• Text extract:
════════

I'm hoping someone who really needs it can do it and share their knowledge here (and of course merge whatever necessary changes, if any). I've shared what I know in this post based on my Linux experience with the setup.
Looking at the error you posted, it seems you're missing the Python header files (fatal error C1083: Cannot open include file: 'io.h': No such file or directory
), you need to include those as well as the headers of leptonica and tesseract.
I managed to have a windows build in a very messy way, here is what I did:
Following the instructions here to build the tesseract library, using cmake and visual studio 2015. Note the cppan or cmake sometimes hangs for some reason, so you probably need try it several times, see here
Manually copy out the header files from tesseract and leptonica, and group them into the following structure:
include/tesseract/
The tesseract305.exp and tesseract305.lib is in tesseract/build/Release, you can copy them out or point the build to this place
patch the setup.py package_config() method to manually return the right compiling/linking options, like below:
if sys.platform == "win32":
def package_config():
config = {}
config['library_dirs'] = ['C:\\Sandbox\\tesseract\\build\\Release',
'C:\\Users\\david\\.cppan\\storage\\lib\\04a83184\\Release']
config['include_dirs'] = ['C:\\Sandbox\\tesserocr\\include']
config['libraries'] = ['tesseract305',
'pvt.cppan.demo.leptonica-master',
"pvt.cppan.demo.gif-5.1.4",
"pvt.cppan.demo.jpeg-9.2.0",
"pvt.cppan.demo.openjpeg.openjp2-2.1.2",
"pvt.cppan.demo.png-1.6.26",
"pvt.cppan.demo.tiff-4.0.6",
"pvt.cppan.demo.zlib-1.2.8",
"pvt.cppan.demo.webp-0.5.1"]
config['cython_compile_time_env'] = {'TESSERACT_VERSION': version_to_int("3.05.00")}
return config
else:
def package_config():
......

════════

Entries drawn from a collection

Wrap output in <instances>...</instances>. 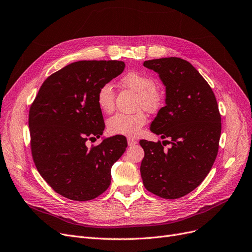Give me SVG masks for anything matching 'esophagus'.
Instances as JSON below:
<instances>
[{"label": "esophagus", "mask_w": 252, "mask_h": 252, "mask_svg": "<svg viewBox=\"0 0 252 252\" xmlns=\"http://www.w3.org/2000/svg\"><path fill=\"white\" fill-rule=\"evenodd\" d=\"M137 140H135V139H132V138H127V144L128 146H133L135 144H137Z\"/></svg>", "instance_id": "esophagus-1"}]
</instances>
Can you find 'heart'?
I'll use <instances>...</instances> for the list:
<instances>
[{
	"label": "heart",
	"mask_w": 252,
	"mask_h": 252,
	"mask_svg": "<svg viewBox=\"0 0 252 252\" xmlns=\"http://www.w3.org/2000/svg\"><path fill=\"white\" fill-rule=\"evenodd\" d=\"M120 85L137 93L136 108L154 112L162 105L163 95L157 87L156 80L150 74L140 71H128L120 79ZM96 104L101 112L112 113L115 108V93L111 84L106 83L96 92ZM147 121L142 110L134 114L118 113L108 120V131L114 135L133 137L140 133Z\"/></svg>",
	"instance_id": "1"
}]
</instances>
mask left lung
<instances>
[{
    "label": "left lung",
    "mask_w": 252,
    "mask_h": 252,
    "mask_svg": "<svg viewBox=\"0 0 252 252\" xmlns=\"http://www.w3.org/2000/svg\"><path fill=\"white\" fill-rule=\"evenodd\" d=\"M166 87V106L151 131L172 144L140 140L144 150L140 172L146 190L166 199L185 196L206 179L216 160L221 115L215 94L191 63L169 57L144 61Z\"/></svg>",
    "instance_id": "1"
}]
</instances>
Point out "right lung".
<instances>
[{
    "label": "right lung",
    "instance_id": "obj_1",
    "mask_svg": "<svg viewBox=\"0 0 252 252\" xmlns=\"http://www.w3.org/2000/svg\"><path fill=\"white\" fill-rule=\"evenodd\" d=\"M117 60L78 61L46 79L29 111L31 152L37 170L55 192L71 200L87 201L111 184V167L126 152L124 136L99 138L104 118L96 104L102 84L124 71Z\"/></svg>",
    "mask_w": 252,
    "mask_h": 252
}]
</instances>
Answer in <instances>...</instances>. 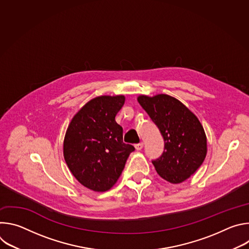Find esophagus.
Segmentation results:
<instances>
[{
    "mask_svg": "<svg viewBox=\"0 0 249 249\" xmlns=\"http://www.w3.org/2000/svg\"><path fill=\"white\" fill-rule=\"evenodd\" d=\"M143 147H144V143H143V142H141V143H139V144H136V145H135V148H136V150H137V151L142 150V149H143Z\"/></svg>",
    "mask_w": 249,
    "mask_h": 249,
    "instance_id": "obj_1",
    "label": "esophagus"
}]
</instances>
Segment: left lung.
Masks as SVG:
<instances>
[{
	"label": "left lung",
	"mask_w": 249,
	"mask_h": 249,
	"mask_svg": "<svg viewBox=\"0 0 249 249\" xmlns=\"http://www.w3.org/2000/svg\"><path fill=\"white\" fill-rule=\"evenodd\" d=\"M138 101L163 137V153L152 161L157 172L170 183L183 182L206 158L207 138L203 126L182 102L170 95H140Z\"/></svg>",
	"instance_id": "1"
}]
</instances>
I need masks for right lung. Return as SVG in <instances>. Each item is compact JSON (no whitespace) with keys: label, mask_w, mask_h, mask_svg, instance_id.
<instances>
[{"label":"right lung","mask_w":249,"mask_h":249,"mask_svg":"<svg viewBox=\"0 0 249 249\" xmlns=\"http://www.w3.org/2000/svg\"><path fill=\"white\" fill-rule=\"evenodd\" d=\"M124 102V95L97 96L83 106L67 129L64 159L77 180L90 190H109L135 151L123 143V129L115 121Z\"/></svg>","instance_id":"right-lung-1"}]
</instances>
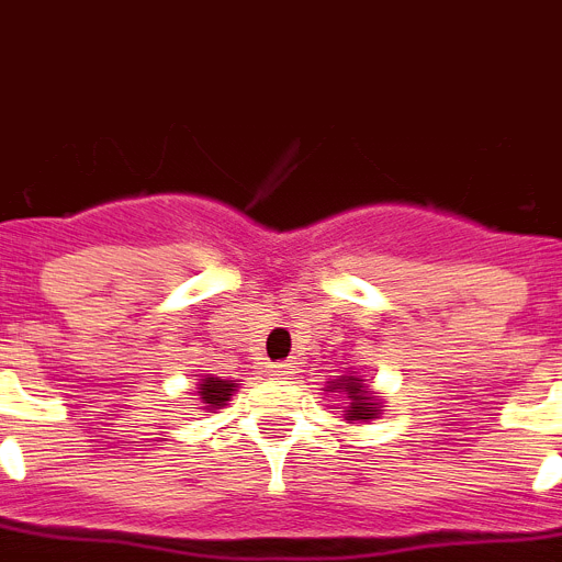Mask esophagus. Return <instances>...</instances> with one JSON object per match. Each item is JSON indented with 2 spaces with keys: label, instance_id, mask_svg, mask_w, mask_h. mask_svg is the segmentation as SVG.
<instances>
[{
  "label": "esophagus",
  "instance_id": "1",
  "mask_svg": "<svg viewBox=\"0 0 562 562\" xmlns=\"http://www.w3.org/2000/svg\"><path fill=\"white\" fill-rule=\"evenodd\" d=\"M268 373L271 375H280V379H285V375L294 373V368L288 362H277V364H268Z\"/></svg>",
  "mask_w": 562,
  "mask_h": 562
}]
</instances>
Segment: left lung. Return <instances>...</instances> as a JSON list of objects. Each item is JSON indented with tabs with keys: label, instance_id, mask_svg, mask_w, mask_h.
<instances>
[{
	"label": "left lung",
	"instance_id": "1",
	"mask_svg": "<svg viewBox=\"0 0 562 562\" xmlns=\"http://www.w3.org/2000/svg\"><path fill=\"white\" fill-rule=\"evenodd\" d=\"M322 390L334 396V404H330V407L339 409L341 416H345V422L356 424V427L379 418L382 416V409L387 407L384 398L370 387L368 379H362V375H356V373L336 375V379L325 382V387Z\"/></svg>",
	"mask_w": 562,
	"mask_h": 562
}]
</instances>
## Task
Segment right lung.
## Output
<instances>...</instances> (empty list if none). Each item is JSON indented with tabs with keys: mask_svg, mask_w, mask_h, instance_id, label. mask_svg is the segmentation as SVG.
<instances>
[{
	"mask_svg": "<svg viewBox=\"0 0 562 562\" xmlns=\"http://www.w3.org/2000/svg\"><path fill=\"white\" fill-rule=\"evenodd\" d=\"M234 390H237V382L234 379H223V375H203L198 382V398L206 413H214V409L226 407L232 402Z\"/></svg>",
	"mask_w": 562,
	"mask_h": 562,
	"instance_id": "obj_1",
	"label": "right lung"
}]
</instances>
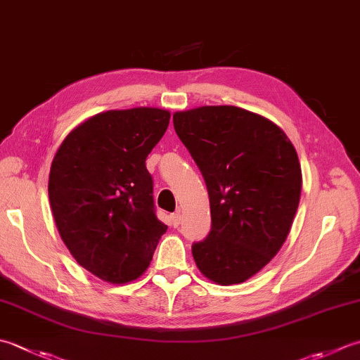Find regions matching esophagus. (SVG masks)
<instances>
[{
  "label": "esophagus",
  "instance_id": "obj_1",
  "mask_svg": "<svg viewBox=\"0 0 360 360\" xmlns=\"http://www.w3.org/2000/svg\"><path fill=\"white\" fill-rule=\"evenodd\" d=\"M170 221L174 228H178L181 224V212H176V214H172L170 215Z\"/></svg>",
  "mask_w": 360,
  "mask_h": 360
}]
</instances>
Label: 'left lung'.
<instances>
[{"instance_id":"1","label":"left lung","mask_w":360,"mask_h":360,"mask_svg":"<svg viewBox=\"0 0 360 360\" xmlns=\"http://www.w3.org/2000/svg\"><path fill=\"white\" fill-rule=\"evenodd\" d=\"M173 124L209 192L212 228L192 246L195 264L215 284H242L292 229L302 187L297 150L271 120L236 105L174 112Z\"/></svg>"}]
</instances>
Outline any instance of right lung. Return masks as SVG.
I'll use <instances>...</instances> for the list:
<instances>
[{
	"label": "right lung",
	"mask_w": 360,
	"mask_h": 360,
	"mask_svg": "<svg viewBox=\"0 0 360 360\" xmlns=\"http://www.w3.org/2000/svg\"><path fill=\"white\" fill-rule=\"evenodd\" d=\"M170 117L158 108L105 110L77 124L54 154L48 195L56 228L76 262L105 283L142 276L167 232L145 160Z\"/></svg>",
	"instance_id": "1"
}]
</instances>
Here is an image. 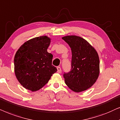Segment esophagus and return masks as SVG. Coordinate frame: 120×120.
I'll return each mask as SVG.
<instances>
[{
  "mask_svg": "<svg viewBox=\"0 0 120 120\" xmlns=\"http://www.w3.org/2000/svg\"><path fill=\"white\" fill-rule=\"evenodd\" d=\"M57 73H61V68H60V67H57Z\"/></svg>",
  "mask_w": 120,
  "mask_h": 120,
  "instance_id": "1",
  "label": "esophagus"
}]
</instances>
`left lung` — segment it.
<instances>
[{"label":"left lung","instance_id":"8db88e82","mask_svg":"<svg viewBox=\"0 0 120 120\" xmlns=\"http://www.w3.org/2000/svg\"><path fill=\"white\" fill-rule=\"evenodd\" d=\"M69 45L72 52L71 70L64 74L65 83L73 92L79 93L90 88L100 73L98 54L86 39L79 36L62 38Z\"/></svg>","mask_w":120,"mask_h":120}]
</instances>
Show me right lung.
<instances>
[{"instance_id":"add662e5","label":"right lung","mask_w":120,"mask_h":120,"mask_svg":"<svg viewBox=\"0 0 120 120\" xmlns=\"http://www.w3.org/2000/svg\"><path fill=\"white\" fill-rule=\"evenodd\" d=\"M51 39L47 36L31 39L22 44L14 57V71L20 83L32 92L39 90L57 71L53 56L47 52Z\"/></svg>"}]
</instances>
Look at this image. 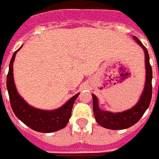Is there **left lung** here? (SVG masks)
I'll return each mask as SVG.
<instances>
[{"label":"left lung","mask_w":159,"mask_h":159,"mask_svg":"<svg viewBox=\"0 0 159 159\" xmlns=\"http://www.w3.org/2000/svg\"><path fill=\"white\" fill-rule=\"evenodd\" d=\"M135 42H137L144 50L145 54V68H146V80L142 95L140 96L136 105L129 110L122 113H113L109 111L101 110L98 105V100L95 95L93 97V111L96 122L105 128L111 130H122L128 128L135 124L141 118L144 112L149 108L152 98V68L149 64V56L146 47L141 43L137 37H133Z\"/></svg>","instance_id":"obj_1"}]
</instances>
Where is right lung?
Here are the masks:
<instances>
[{"instance_id":"1","label":"right lung","mask_w":159,"mask_h":159,"mask_svg":"<svg viewBox=\"0 0 159 159\" xmlns=\"http://www.w3.org/2000/svg\"><path fill=\"white\" fill-rule=\"evenodd\" d=\"M16 52L17 51H15L14 53L10 59L6 81L10 106L15 116L28 127L38 132L50 133L65 127L72 114L73 104L77 96L79 95V93L73 96L66 104L55 110H41L28 105L25 100L19 95L14 82L13 63L15 60Z\"/></svg>"}]
</instances>
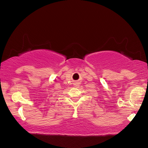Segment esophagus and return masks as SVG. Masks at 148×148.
Listing matches in <instances>:
<instances>
[{"label":"esophagus","instance_id":"obj_1","mask_svg":"<svg viewBox=\"0 0 148 148\" xmlns=\"http://www.w3.org/2000/svg\"><path fill=\"white\" fill-rule=\"evenodd\" d=\"M74 86H76V87H78V86H79V84L77 82V83H75V84H74Z\"/></svg>","mask_w":148,"mask_h":148}]
</instances>
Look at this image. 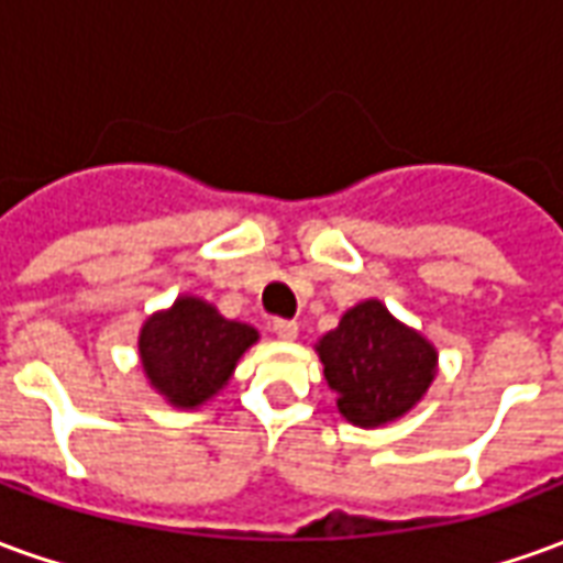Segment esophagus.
Here are the masks:
<instances>
[{"label": "esophagus", "mask_w": 563, "mask_h": 563, "mask_svg": "<svg viewBox=\"0 0 563 563\" xmlns=\"http://www.w3.org/2000/svg\"><path fill=\"white\" fill-rule=\"evenodd\" d=\"M274 334L280 341H295L298 338V322H292V319H274Z\"/></svg>", "instance_id": "34e87169"}]
</instances>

════════

• Problem details: Continue the forum post on making a Windows build with tesseract and leptonica from the point where its text ends.

• Solved problem:
The tesseract/vs2010/port/gettimeofday.h will cause compile failure due to some kind of name conflict , but I don't know how to fix it decently. I did an ugly patch to rename the "struct timezone" to "struct mytimezone". Need to figure out a way to fix it. But the ugly patch will work for now
I'm also failing to include the "tesseract305.dll" into the final wheel. Not an expert of python distutils. Need to find the solution.
Attached my wheel file and the associated DLL tesserocr-2.1.3-cp35-cp35m-win_amd64.zip tesseract305.dll.zip
Great effort @dgvogol thanks for sharing! Regarding the inclusion of tesseract305.dll
have you added the file in the MANIFEST.in file? It should automatically be included in the wheel if you add it to the manifest afaik. Would be cool if we can release Windows wheels for Python 2 and 3.
UPDATE: SUCCESS!!!! In frustration I went looking for "Plan B" and thought to start at the Tesseract-ocr GitHub (https://github.com/tesseract-ocr). Looking at the repositories there, I had an "A-ha!" moment when I saw the Tessdata repo and remembered that my initial wheel/dll installation did not report any available languages. So I downloaded that repo and keep poking around. Assuming that Tesserocr still might not work, I decided to "start from the ground up" and just get the Tesseract-ocr engine installed. So I found the reference to the Windows binary, Tesseract 3.05-dev available at UB Mannheim (https://github.com/UB-Mannheim/tesseract/wiki). All I did next was run the binary installer and place the 'eng' Tessdata in the directory where Tesserocr was looking. I then ran my "ppg2leaf_ferret" app and the threads started spewing (some) print page numbers for the leafs it was loading! I obviously have some tweaking to do, but AWESOME progress nonetheless!
Sorry that this note is so TL;DR, but I am hoping that Fayez or David G can help me...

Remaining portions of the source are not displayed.